Seperti isi tulisan utama, apakah memang perlu perencana, desainer, PM, dan engineer masing-masing hanya menangani pekerjaannya sendiri dan bekerja seperti ban berjalan di pabrik? Pertanyaan seperti itu pun muncul. Alih-alih bekerja dengan gaya khas "petugas penanggung jawab" yang hanya menangani beberapa hal yang ditugaskan, bentuk yang ideal adalah anggota dengan spesialisasi di bidang masing-masing berkumpul, menetapkan tujuan bersama, lalu seluruh anggota saling mendukung.
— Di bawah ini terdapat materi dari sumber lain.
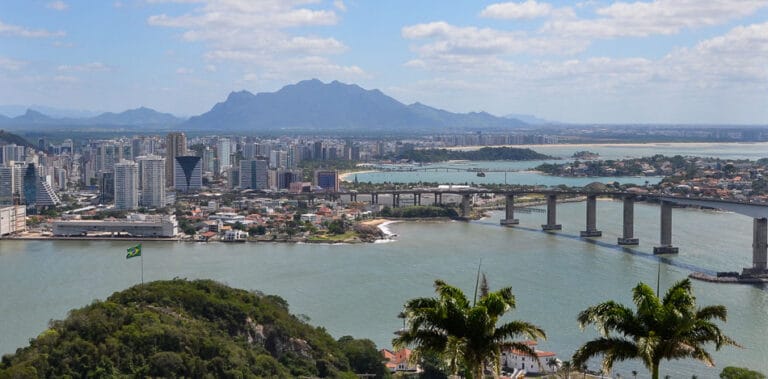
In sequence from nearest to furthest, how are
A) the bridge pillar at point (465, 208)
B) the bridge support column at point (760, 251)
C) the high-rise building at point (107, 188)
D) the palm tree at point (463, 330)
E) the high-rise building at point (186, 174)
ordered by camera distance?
the palm tree at point (463, 330)
the bridge support column at point (760, 251)
the bridge pillar at point (465, 208)
the high-rise building at point (107, 188)
the high-rise building at point (186, 174)

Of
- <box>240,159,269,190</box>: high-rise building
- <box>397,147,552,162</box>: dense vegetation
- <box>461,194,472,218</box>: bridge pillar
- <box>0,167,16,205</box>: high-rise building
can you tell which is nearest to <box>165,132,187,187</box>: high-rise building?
<box>240,159,269,190</box>: high-rise building

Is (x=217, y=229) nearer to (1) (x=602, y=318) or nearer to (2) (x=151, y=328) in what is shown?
(2) (x=151, y=328)

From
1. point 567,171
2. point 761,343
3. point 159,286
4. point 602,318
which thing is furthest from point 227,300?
point 567,171

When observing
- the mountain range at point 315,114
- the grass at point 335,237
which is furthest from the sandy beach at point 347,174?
the mountain range at point 315,114

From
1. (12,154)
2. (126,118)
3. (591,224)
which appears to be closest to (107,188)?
(12,154)

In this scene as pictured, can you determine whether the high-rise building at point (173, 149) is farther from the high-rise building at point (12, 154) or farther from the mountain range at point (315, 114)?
the mountain range at point (315, 114)

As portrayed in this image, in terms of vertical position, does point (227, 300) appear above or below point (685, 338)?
below

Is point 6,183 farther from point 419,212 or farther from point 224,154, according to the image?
point 224,154

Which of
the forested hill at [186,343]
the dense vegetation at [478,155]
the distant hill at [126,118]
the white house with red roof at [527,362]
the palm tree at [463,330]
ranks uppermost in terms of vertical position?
the distant hill at [126,118]
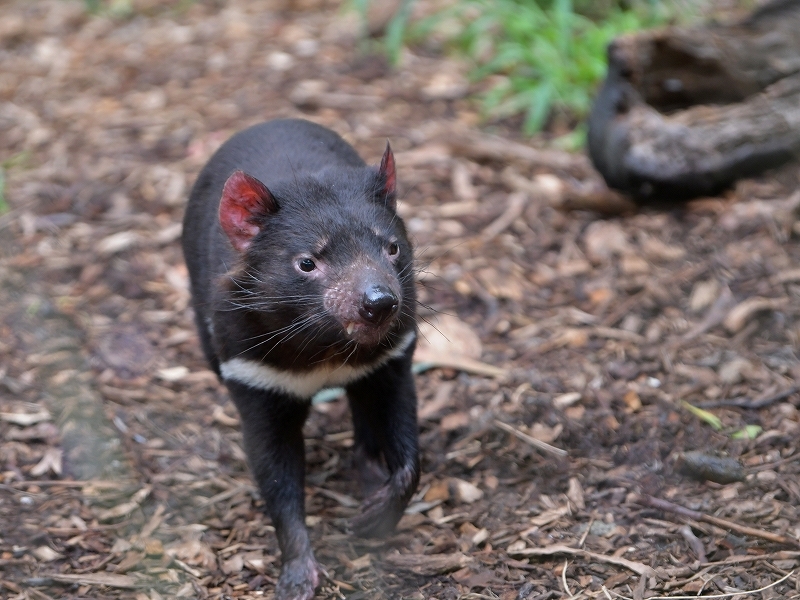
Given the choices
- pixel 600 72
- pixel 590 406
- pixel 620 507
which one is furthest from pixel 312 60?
pixel 620 507

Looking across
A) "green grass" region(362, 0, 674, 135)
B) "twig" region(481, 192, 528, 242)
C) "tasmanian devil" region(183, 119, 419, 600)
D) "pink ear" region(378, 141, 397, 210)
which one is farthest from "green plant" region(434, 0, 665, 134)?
"pink ear" region(378, 141, 397, 210)

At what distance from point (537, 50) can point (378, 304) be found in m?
3.98

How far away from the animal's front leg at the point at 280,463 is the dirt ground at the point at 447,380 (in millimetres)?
159

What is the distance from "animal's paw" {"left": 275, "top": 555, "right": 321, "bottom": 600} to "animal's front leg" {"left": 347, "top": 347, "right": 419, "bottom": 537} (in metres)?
0.27

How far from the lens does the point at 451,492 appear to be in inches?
137

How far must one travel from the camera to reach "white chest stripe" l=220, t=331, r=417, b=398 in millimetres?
3008

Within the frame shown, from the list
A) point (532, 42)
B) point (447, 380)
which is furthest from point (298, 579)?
point (532, 42)

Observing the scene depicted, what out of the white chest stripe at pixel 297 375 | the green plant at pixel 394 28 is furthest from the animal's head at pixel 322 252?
the green plant at pixel 394 28

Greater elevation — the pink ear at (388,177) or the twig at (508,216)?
the pink ear at (388,177)

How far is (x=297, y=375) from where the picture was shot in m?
3.02

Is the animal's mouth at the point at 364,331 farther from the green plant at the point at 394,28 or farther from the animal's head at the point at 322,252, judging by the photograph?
the green plant at the point at 394,28

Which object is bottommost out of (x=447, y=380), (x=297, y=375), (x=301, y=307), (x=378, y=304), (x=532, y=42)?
(x=447, y=380)

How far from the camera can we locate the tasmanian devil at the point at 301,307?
108 inches

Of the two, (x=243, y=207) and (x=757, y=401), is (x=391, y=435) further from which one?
(x=757, y=401)
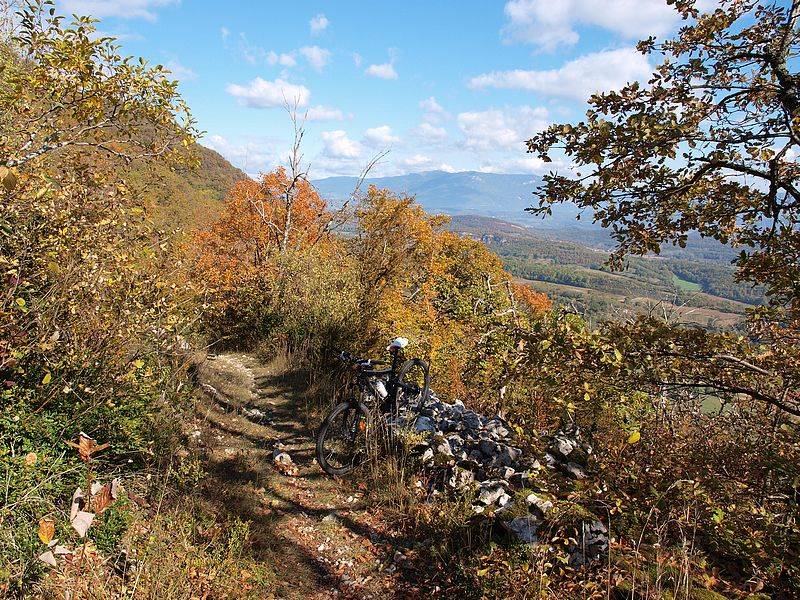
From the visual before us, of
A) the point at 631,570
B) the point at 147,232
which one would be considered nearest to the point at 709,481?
the point at 631,570

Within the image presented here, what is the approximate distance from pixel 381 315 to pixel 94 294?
5763mm

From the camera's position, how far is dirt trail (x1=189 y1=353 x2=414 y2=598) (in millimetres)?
4016

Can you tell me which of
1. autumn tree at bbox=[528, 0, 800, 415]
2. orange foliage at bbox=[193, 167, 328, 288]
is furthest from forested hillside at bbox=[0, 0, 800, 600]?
orange foliage at bbox=[193, 167, 328, 288]

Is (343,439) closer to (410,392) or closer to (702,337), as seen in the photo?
(410,392)

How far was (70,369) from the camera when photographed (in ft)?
11.7

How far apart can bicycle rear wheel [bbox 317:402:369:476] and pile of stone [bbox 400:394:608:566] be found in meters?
0.66

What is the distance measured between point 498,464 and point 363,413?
1.82 metres

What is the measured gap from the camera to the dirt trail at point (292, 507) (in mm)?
4016

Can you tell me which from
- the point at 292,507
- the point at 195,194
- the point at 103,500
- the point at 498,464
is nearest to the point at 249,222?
the point at 292,507

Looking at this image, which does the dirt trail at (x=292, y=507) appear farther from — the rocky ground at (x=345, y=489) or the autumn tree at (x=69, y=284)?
the autumn tree at (x=69, y=284)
Di banyak perusahaan, organisasi dibentuk dalam bentuk task force seperti spin-off atau pembentukan tim, tetapi karena ini juga hanya mengelompokkan orang (peran), penguatan negatif dapat terjadi (pola seperti, saya sedang mencoba melakukan sesuatu, tetapi perusahaan tidak membantu, jadi lebih baik saya menyerah), sehingga yang justru hilang bisa hanya talenta-talenta utama seperti key member. Karena itu, organisasi berbasis tujuan juga pasti membutuhkan dukungan aktif dari organisasi berbasis peran.

 
GN⁺ 2025-08-23
Opini Hacker News
  • Pada akhirnya, mereka merancang arsitektur yang benar-benar baru tanpa “PMing”-ku. Alasannya karena akhirnya mereka benar-benar memahami siapa yang sebenarnya menggunakan produk kami. Kalau melihat pengalaman ini secara keseluruhan, kesimpulannya adalah, “kami mencoba menyuruh engineer ikut sales call, lalu ternyata masalah utamanya adalah PM gagal menjembatani komunikasi antara pelanggan dan engineering, sementara engineer DevOps justru yang paling cepat mengubah kebutuhan pelanggan menjadi solusi yang benar-benar berjalan”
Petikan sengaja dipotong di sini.